### The task
Repeat word for word the part of the Kampos village text starting with "What lies between" and going on through "landscape and experience.".

What lies between and among boundaries, as well as in the space that the boundary itself occupies, are village stories of conflicts, contradiction, disputes, love, collaboration and friendship. This contributes an additional dimension to ‘place’, something that gives meaning to and shapes the history of its landscape and experience. 

 

Metaphor, narrative, fiction in architectural thinking: a methodology for understanding life and a changing landscape

The six excerpts that follow derive from fictional narratives based on the villagers’ own metaphors of their reality, including my own personal experience in the village as a variation of truth. These fictional narratives were created out of their stories, their spaces, their life with animals, and the life they have together. However, the plot is imaginary so as to connect the various situations and events with each other with the purpose of bringing to light another dimension of truth about this place.

This methodology reveals the complexity of life with nature and its changes in Kampos through narratives. Ricoeur talks about how words in a sentence can reveal a discourse in the world, allowing language to create images (Ricoeur, 2003, 213). Metaphors bearing a communal perception of place become a natural language of sharing a communal way of living connected with the natural and built environment. Stories connect language with mimetic action, habit, which again connects our bodily and mental experience with the environment, but also with place and space. Merleau-Ponty (1962, 177) writes that in language there are shared emotions and attitudes within every group and that learning their language is a way to share their world and become part of it. In this chapter, the village space is brought to life through excerpts of narratives created from the villagers’ stories and metaphors about village life and its farming landscape.

 

Excerpt 1 from the fictional narrative, ‘The Animal that I Lost’[3]

‘This early Monday morning, Gioura Island could not be seen on the horizon over the low hills that surround the village. This, for the farmers of Kampos, was a sign that heavy rain would soon arrive. An hour later, it started to pour. It always torrentially when the levantes arriveda restless and cold strong easterly wind that scared the villagers and made them rush to put their mules and donkeys in the safety of their stables. Any day now, Tassos was expecting one of his cows to give birth. Despite the heavy rain, he went to check on the cow every five hours, even though he was tired from his heavy work in the fields. He knew that calving time was approaching. He could read the signs on the cow’s body and her behaviour. He wouldn’t risk a minute of his animal’s life by not being there, ready to help it give birth and remain alive.

### Listed records
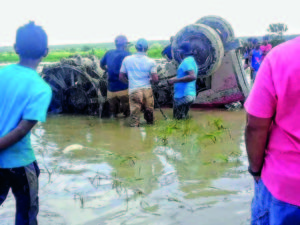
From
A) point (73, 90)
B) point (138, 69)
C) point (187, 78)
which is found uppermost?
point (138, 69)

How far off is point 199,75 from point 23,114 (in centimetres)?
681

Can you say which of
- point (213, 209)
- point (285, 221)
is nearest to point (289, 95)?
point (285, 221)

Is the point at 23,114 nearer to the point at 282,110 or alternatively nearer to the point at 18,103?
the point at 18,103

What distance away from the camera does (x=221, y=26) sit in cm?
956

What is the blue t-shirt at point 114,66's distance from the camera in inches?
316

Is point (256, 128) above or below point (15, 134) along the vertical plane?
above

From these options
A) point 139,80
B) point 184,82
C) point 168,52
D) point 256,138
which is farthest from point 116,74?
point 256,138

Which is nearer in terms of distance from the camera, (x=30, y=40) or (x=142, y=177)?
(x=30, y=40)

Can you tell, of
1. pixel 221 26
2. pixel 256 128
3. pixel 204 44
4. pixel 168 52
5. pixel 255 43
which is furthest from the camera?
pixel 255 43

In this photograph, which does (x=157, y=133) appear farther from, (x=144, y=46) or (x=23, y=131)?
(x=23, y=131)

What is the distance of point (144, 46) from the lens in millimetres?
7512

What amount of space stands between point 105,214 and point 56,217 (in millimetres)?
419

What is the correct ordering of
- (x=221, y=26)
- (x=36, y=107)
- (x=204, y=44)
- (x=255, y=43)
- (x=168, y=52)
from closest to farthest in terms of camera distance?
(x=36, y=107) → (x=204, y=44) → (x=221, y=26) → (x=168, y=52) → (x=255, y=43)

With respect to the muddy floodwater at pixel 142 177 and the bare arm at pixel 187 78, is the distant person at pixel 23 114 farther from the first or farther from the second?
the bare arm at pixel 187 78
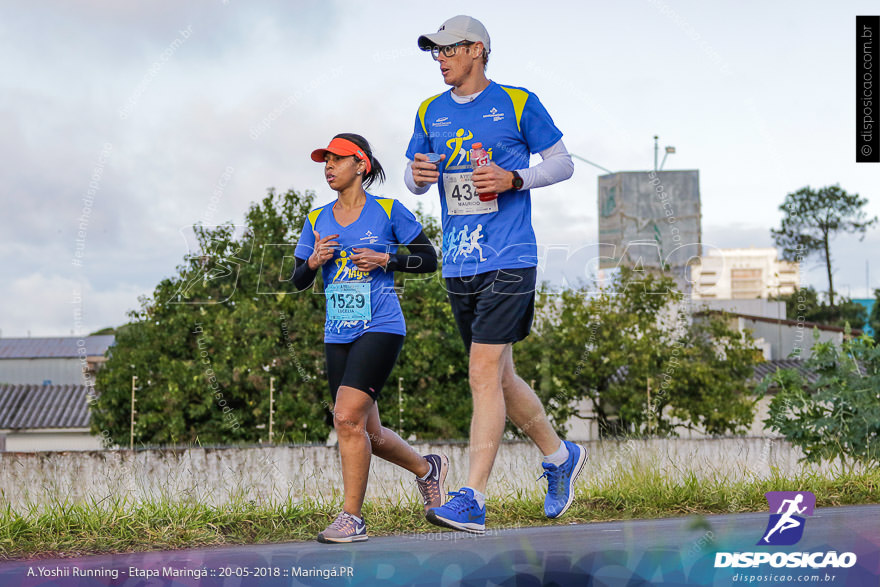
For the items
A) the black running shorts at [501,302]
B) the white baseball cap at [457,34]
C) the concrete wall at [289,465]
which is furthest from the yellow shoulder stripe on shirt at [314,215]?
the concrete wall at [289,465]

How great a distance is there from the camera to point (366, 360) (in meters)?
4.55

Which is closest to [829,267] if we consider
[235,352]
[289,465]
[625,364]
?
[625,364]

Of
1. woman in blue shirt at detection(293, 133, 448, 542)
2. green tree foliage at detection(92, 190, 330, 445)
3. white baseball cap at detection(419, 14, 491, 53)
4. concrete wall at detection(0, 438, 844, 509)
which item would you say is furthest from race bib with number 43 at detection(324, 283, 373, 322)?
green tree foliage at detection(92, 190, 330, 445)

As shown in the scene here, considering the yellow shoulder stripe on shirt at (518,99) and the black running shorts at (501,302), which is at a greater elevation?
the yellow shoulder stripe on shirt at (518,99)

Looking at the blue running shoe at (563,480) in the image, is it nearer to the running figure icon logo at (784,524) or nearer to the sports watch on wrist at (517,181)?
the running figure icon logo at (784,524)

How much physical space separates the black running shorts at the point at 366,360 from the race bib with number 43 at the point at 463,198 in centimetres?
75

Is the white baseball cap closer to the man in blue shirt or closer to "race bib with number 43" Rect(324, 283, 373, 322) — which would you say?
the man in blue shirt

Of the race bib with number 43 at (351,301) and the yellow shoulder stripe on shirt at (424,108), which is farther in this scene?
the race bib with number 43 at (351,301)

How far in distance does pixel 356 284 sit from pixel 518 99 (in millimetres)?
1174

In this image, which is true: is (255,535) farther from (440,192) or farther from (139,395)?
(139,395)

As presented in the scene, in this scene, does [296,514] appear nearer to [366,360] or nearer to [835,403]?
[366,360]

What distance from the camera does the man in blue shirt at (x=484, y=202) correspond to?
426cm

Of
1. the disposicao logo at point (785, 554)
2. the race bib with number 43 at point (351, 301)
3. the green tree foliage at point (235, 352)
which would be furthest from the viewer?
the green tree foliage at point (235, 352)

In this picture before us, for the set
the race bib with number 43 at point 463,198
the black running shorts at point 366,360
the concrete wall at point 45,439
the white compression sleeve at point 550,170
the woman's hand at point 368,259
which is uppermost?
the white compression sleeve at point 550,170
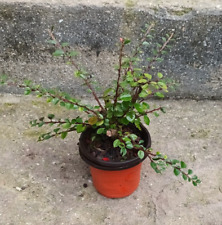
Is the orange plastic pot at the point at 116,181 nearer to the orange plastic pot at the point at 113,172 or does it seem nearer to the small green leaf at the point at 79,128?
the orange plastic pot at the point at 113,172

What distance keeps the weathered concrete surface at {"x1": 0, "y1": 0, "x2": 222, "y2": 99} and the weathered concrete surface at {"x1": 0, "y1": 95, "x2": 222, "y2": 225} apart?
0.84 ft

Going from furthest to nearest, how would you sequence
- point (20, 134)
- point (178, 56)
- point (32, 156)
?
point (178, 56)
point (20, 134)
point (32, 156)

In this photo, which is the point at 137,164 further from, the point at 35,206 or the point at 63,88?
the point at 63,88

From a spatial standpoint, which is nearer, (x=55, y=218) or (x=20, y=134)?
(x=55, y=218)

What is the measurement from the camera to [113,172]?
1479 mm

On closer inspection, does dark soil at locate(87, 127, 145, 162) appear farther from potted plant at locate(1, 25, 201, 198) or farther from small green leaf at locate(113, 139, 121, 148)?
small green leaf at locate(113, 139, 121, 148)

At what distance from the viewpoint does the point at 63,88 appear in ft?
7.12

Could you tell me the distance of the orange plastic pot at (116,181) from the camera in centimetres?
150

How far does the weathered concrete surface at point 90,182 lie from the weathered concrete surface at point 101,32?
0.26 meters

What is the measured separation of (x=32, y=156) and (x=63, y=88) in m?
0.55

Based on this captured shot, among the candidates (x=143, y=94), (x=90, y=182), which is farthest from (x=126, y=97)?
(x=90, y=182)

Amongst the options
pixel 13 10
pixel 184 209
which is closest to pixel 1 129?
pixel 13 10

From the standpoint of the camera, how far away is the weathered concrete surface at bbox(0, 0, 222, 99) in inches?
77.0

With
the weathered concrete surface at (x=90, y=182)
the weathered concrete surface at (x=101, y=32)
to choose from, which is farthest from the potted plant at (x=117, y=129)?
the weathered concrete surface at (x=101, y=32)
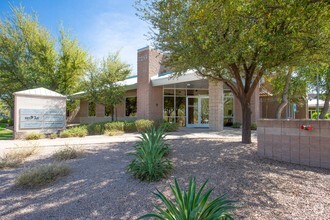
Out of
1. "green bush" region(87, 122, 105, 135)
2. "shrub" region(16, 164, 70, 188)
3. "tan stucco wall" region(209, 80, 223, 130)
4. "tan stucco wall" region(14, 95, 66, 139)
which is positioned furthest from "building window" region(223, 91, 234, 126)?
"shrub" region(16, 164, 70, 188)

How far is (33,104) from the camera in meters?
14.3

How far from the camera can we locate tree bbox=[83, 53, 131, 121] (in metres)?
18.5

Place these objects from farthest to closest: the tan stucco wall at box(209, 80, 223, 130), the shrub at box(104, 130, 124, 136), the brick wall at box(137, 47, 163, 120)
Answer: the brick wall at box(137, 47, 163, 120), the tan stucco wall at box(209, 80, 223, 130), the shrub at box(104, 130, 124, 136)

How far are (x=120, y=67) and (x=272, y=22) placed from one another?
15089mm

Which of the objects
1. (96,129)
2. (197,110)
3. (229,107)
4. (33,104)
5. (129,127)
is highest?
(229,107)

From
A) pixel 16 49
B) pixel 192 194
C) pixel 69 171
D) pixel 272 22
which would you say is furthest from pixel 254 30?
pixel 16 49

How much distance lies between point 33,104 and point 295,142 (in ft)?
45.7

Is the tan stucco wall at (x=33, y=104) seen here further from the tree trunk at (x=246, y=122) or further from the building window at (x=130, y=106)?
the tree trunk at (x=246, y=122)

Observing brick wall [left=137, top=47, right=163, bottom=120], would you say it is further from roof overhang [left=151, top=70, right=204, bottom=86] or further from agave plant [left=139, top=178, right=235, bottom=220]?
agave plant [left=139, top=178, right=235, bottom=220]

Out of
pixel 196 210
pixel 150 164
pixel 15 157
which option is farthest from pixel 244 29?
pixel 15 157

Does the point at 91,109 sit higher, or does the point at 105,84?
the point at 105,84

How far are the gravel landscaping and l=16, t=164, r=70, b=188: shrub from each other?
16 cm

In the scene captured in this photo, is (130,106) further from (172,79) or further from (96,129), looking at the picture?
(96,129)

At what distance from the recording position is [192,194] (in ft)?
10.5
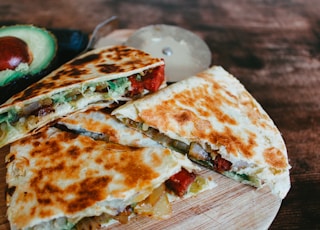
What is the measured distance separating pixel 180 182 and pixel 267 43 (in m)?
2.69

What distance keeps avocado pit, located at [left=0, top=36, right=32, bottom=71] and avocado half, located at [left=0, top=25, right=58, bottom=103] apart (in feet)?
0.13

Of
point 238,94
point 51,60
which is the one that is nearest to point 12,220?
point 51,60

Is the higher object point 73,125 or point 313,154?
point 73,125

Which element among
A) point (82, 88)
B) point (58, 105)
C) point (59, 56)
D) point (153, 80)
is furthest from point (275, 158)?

### Solution below
What lies between and among boundaries, as well as in the space that the boundary itself occupies, are village stories of conflicts, contradiction, disputes, love, collaboration and friendship. This contributes an additional dimension to ‘place’, something that gives meaning to and shapes the history of its landscape and experience.